Your organization’s most expensive datasets might be the ones you aren’t even buying
The Rising Importance of Data in Business Decisions
Data is increasingly showing up as an ingredient in every part of your business. Whether it’s making a decision on where to open a new store, calculating the value of a potential customer, or running an analysis on whether to make a multi-billion dollar investment, having the right data is crucial. As the demand for unique data increases, the overall data budgets at firms are feeling significant upward pressure. Despite this, many firms are seeing an even greater cost resulting from the data they aren’t even buying. How is this possible?
Data Productionization: Understanding the Costs
Productionizing data in a business process has many costs, only one of which is the cost of the data itself. The journey from business need to productionized data solution is a long one.
Steps to Convert Business Needs to Data Solutions
Once the need is identified, you must embark on a multi-step process, including sourcing potential datasets, filling out NDAs or trial agreements to begin testing, assigning data engineers to build ingestion pipelines, assigning data scientists to build test models, negotiating and signing purchase agreements and building production pipelines and models. This all happens before you can begin making decisions or building your product feature. The cost of wages and computing can oftentimes dwarf the cost of the actual data.
The Oversight in Business Leaders' Data Strategy
Many business leaders have already included all these additional data costs as a cost of doing business. What business leaders haven’t accounted for is going through all the previously mentioned steps for a dataset that the firm has already evaluated. Many firms don’t document the datasets they are already purchasing. What almost all firms we’ve spoken to don’t document at all is the data teams evaluated and chose not to purchase.
The Consequences of Duplicate Data Evaluation
At Nomad Data we speak to data leaders across a multitude of industries. What we’ve heard from our clients again and again is that they oftentimes find out they’ve had multiple teams go through all the data discovery and testing steps, but then decided against purchasing data because of an underlying issue with it. These teams have no knowledge of the firm’s previous testing history and have ultimately wasted thousands of employee hours testing and retesting the same datasets over and over. In the most extreme situation, we’ve seen firms the same data over and over with no knowledge of purchases elsewhere in the organization.
Wasted Efforts & Resources
The result of all this testing and retesting of data is that some of the lowest quality data, which isn’t even being purchased, ends up creating the largest cost to the organization. Typically, your cost for a dataset you purchase is bounded. With data you aren’t purchasing, but testing over and over, the costs are uncapped. This duplicate effort ends up wasting the efforts of engineers, data scientists, lawyers and businesses stakeholders. It also comes with significant compute costs to house, transform and analyze the data repeatedly.

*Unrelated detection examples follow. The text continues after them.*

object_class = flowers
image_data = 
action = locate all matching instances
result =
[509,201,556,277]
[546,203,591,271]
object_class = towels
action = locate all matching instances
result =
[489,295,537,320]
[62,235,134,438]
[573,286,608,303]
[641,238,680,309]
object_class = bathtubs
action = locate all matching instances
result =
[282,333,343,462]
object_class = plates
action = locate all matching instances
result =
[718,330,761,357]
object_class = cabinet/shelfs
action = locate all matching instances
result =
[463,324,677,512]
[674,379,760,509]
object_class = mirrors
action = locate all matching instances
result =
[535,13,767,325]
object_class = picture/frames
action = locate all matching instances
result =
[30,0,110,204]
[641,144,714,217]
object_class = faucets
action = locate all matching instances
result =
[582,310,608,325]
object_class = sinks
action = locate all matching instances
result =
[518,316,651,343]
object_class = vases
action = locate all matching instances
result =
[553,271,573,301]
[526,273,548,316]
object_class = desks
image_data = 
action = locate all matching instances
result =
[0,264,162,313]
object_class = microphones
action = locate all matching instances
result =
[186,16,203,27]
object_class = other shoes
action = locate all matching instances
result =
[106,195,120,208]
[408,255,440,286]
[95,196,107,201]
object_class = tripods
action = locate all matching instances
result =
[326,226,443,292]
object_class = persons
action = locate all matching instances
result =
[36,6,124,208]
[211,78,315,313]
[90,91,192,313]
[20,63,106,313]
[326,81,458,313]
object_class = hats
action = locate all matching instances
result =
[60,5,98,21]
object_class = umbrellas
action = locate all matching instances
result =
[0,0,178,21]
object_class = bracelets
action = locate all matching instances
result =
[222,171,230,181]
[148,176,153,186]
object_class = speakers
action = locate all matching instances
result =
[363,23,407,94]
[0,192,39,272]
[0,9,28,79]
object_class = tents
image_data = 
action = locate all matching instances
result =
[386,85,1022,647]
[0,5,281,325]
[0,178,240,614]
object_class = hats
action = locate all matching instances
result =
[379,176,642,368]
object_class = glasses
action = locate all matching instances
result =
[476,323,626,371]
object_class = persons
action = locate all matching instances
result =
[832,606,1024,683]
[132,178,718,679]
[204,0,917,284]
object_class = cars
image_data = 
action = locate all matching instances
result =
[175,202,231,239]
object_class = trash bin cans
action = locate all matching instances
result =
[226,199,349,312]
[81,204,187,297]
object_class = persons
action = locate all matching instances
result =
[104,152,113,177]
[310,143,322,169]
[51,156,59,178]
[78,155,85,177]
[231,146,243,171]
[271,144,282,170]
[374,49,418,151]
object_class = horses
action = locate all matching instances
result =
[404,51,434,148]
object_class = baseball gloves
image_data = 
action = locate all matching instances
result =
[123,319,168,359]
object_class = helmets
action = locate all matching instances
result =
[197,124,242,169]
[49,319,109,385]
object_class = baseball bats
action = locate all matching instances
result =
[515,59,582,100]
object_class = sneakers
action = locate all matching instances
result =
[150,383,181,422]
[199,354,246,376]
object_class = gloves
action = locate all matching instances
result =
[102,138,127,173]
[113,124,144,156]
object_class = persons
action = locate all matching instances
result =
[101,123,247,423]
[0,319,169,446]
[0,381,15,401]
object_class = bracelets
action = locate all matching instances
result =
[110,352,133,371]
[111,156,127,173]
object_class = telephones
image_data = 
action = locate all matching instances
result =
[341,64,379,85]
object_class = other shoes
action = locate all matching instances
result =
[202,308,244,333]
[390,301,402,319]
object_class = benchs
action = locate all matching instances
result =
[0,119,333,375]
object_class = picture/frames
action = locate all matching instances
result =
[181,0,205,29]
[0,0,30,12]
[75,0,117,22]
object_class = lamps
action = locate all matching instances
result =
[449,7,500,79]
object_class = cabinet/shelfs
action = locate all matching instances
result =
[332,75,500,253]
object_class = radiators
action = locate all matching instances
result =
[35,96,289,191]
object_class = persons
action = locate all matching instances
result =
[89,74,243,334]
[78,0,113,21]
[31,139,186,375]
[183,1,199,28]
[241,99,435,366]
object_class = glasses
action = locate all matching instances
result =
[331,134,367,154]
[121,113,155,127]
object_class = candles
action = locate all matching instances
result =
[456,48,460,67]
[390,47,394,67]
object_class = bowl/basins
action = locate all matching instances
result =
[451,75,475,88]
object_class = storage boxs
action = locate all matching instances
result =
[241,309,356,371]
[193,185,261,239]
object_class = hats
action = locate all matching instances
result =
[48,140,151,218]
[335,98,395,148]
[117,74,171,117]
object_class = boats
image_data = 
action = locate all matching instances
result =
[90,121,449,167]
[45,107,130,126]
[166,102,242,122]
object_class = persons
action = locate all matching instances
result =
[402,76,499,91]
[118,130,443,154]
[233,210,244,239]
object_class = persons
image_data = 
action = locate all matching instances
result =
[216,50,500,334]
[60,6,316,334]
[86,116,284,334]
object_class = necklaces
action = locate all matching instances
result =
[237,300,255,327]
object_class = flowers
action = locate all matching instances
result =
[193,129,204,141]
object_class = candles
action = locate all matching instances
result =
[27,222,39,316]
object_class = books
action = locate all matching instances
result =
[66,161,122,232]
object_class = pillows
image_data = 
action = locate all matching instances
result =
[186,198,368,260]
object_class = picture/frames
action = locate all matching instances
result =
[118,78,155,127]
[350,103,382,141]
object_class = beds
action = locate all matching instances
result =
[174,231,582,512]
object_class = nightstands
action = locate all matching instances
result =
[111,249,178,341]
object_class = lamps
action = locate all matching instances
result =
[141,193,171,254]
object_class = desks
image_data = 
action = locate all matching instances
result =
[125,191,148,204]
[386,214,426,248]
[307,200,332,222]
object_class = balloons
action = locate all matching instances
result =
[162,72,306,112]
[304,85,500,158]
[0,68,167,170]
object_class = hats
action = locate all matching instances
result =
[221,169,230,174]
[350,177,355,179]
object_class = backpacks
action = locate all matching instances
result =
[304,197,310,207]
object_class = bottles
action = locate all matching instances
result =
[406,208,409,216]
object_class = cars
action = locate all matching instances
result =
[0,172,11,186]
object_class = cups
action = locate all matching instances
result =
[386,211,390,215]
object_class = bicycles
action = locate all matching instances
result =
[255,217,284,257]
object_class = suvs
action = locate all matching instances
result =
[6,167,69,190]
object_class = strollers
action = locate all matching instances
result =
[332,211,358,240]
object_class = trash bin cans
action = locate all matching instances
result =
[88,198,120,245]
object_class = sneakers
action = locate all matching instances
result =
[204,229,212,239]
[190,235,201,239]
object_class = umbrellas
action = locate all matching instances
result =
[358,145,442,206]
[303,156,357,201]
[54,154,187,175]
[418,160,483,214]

The Impact on Return on Investment for Data
This waste is especially present in data categories growing the most with new data providers frequently coming to market. As more and more providers enter a market, an evaluation takes more time, effort and expense as teams have to look at more data and deal with more paperwork. This has the effect of further compressing the useful data budget and negatively pressuring the return on investment for data within the firm.
Data Relationship Management (DRM): An Introduction
The solution to this problem is Data Relationship Management(DRM). A DRM software platform ties together the efforts of all stakeholders in an organization around their data. A DRM catalogs every data provider the firm has interacted with, not only those it purchases from. Whether it’s legal paperwork, documentation, purchase contracts, meeting notes, test results or production issues and observations, the information is available for all stakeholders, at all times.
The Benefits of DRM
With properly implemented DRM software, there’s no chance of repurchasing or even retesting the same data. Stakeholders immediately see the history of all the firm’s dealings with a data provider and its products. A team beginning a test can see the results of previous tests and get in contact with the internal stakeholders who are already up to speed.
The Multiplier Effect on Your Data Business
Beyond saving time, a DRM frees up a significant budget that can be spent on the data your firm actually wants to purchase to grow the business and reduce costs. Due to this, the investment in a DRM has a multiplier effect on your data business.
Data Budget Efficiency: Its Importance For Your Business
As data continues to become an increasingly important raw material to businesses, tracking its use and waste will be a necessity. Very few businesses have a data budget large enough to buy everything they’d like. By reducing wasted spending, organizations will be able to stretch their data budgets further, likely to the benefit of the organization. This benefit is more likely to result in larger budgets over time as the return on investment will continue to strengthen. Like in any other area of business, those that spend efficiently will drive outsized returns versus those that do not.